Tirman likens US indifference to civilian casualties to what social psychologists call the “just world theory,” which argues, “Humans naturally assume that the world should be orderly and rational. When that ‘just world’ is disrupted, we tend to explain away the event as an aberration” and that when wars start to go badly for the US, Americans tend to “ignore or even blame the victims.”

US indifference

America’s indifference to civilian casualties is also rooted in racism via what cultural historian Richard Slotkin calls “the myth of the Frontier,” which posits America is always trying to subdue a “savage enemy” and that it is this myth that drives the way Americans see themselves and the world around them. “The savage enemy kills and terrorises without limit . . . in order to exterminate or drive out the civilised race (and) the civilised race learns to respond in kind. A cycle of massacre and revenge is thus inaugurated that drives both sides toward a war of extermination,” writes Slotkin.

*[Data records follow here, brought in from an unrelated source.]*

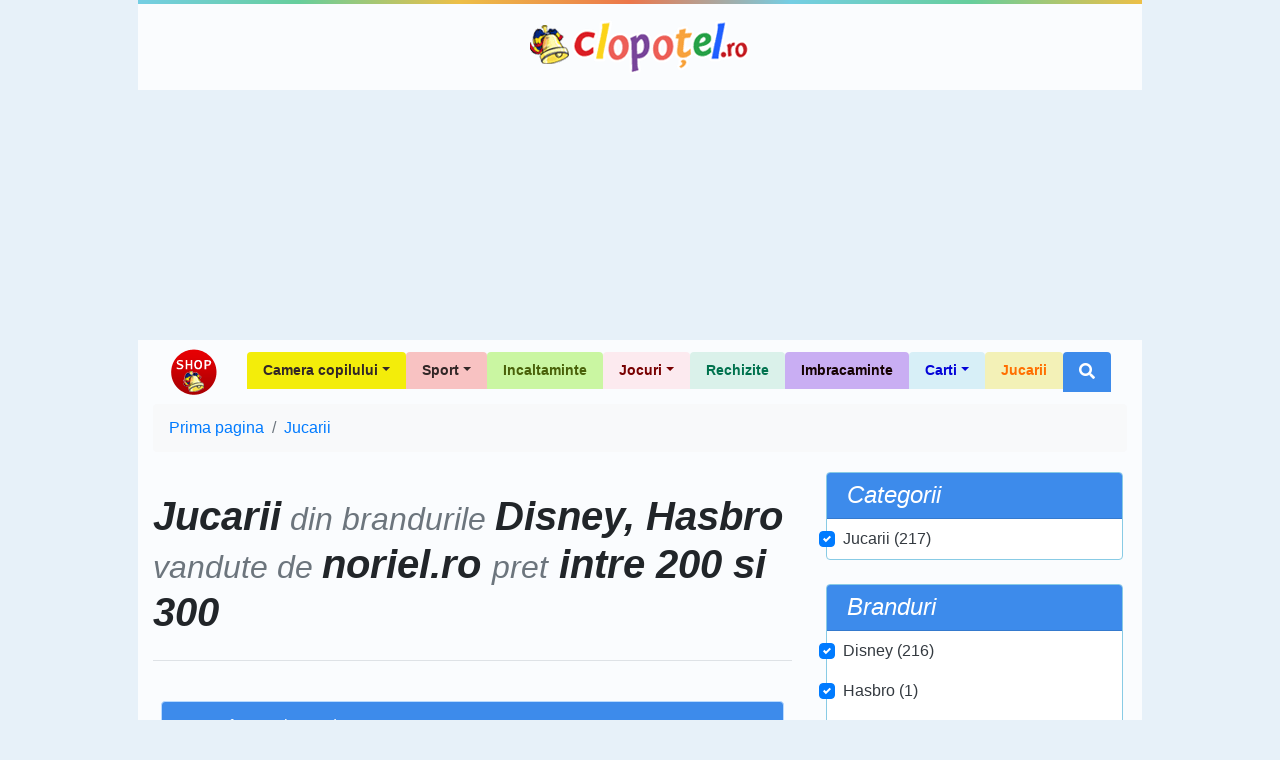

--- FILE ---
content_type: text/html; charset=utf-8
request_url: https://www.google.com/recaptcha/api2/aframe
body_size: 267
content:
<!DOCTYPE HTML><html><head><meta http-equiv="content-type" content="text/html; charset=UTF-8"></head><body><script nonce="IVHeVc9PGAl15lKrpLoNEQ">/** Anti-fraud and anti-abuse applications only. See google.com/recaptcha */ try{var clients={'sodar':'https://pagead2.googlesyndication.com/pagead/sodar?'};window.addEventListener("message",function(a){try{if(a.source===window.parent){var b=JSON.parse(a.data);var c=clients[b['id']];if(c){var d=document.createElement('img');d.src=c+b['params']+'&rc='+(localStorage.getItem("rc::a")?sessionStorage.getItem("rc::b"):"");window.document.body.appendChild(d);sessionStorage.setItem("rc::e",parseInt(sessionStorage.getItem("rc::e")||0)+1);localStorage.setItem("rc::h",'1766159440713');}}}catch(b){}});window.parent.postMessage("_grecaptcha_ready", "*");}catch(b){}</script></body></html>

--- FILE ---
content_type: application/javascript; charset=utf-8
request_url: https://fundingchoicesmessages.google.com/f/AGSKWxW7IRWvw5Psbd18TVY6DU4EsqDJu5HsqTHa9txBGx68JrK7D7zhgxMdyMeMqtS6ape_gHb-6wUkrmKKpIDh1r6t4sxya2uh5Z7X_WGP1pdXGe8YP4BCpoK-8RFVZSTlFEIeqmcW9inWIiaPJL0_G-JkgsjYyo5dz1ISr1BMhAZW8PBWb4QM7JRRnmbp/_/fatads./linkad2./cubeads_/ad_link./adforgame728x90_
body_size: -1290
content:
window['6354caaa-c489-44e7-9ade-e4401465a2a1'] = true;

Indifference to foreign “savages” and suffering is even codified into the US public education system. Susan Fujita, an assistant professor of US modern history, carried out a study of US history textbooks that were “published in the United States between 1949 and 2010.”

Of 58 textbooks that mentioned the atomic bomb, only 42 mentioned the civilian death toll of Hiroshima and only 18 mentioned the civilian death toll of Nagasaki. For Hiroshima, 35 of the textbooks gave a lower figure than official United Nations estimates. For Nagasaki, nearly all gave a lower figure than official United Nations estimates.

So what were the United Nations estimates? For Hiroshima, 140,000 killed civilians. For Nagasaki, 70,000 killed civilians. Now compare these estimates to official US estimates, which were carried out by the US Strategic Bombing Survey, which had killed civilians at 70,000 and 35,000, respectively.

Our refusal to acknowledge the human cost our violence inflicts upon those we seek to dominate, subjugate, and occupy blinds us to both the realities of war and the malevolence of US imperialism. “It is in the nature of imperialism that citizens of imperial power are always among the last to know – or care – about circumstances in the colonies,” wrote the late philosopher Bertrand Russell.

Chomsky says we’re the last to know because of “massive propaganda campaigns” that keep us from knowing” and that “when you’re silent about your own crimes, that’s propaganda, too.”

Go ahead. Conduct your own poll the next time you’re chatting with Americans. Ask how many civilians were killed in Vietnam, Hiroshima, Nagasaki, Iraq, Syria, Panama, Cuba, Nicaragua, Korea, etc. I bet they either don’t know or care. And that’s why as Chomsky wrote in a 2014 op-ed makes America the “leading terrorist state and proud of it.”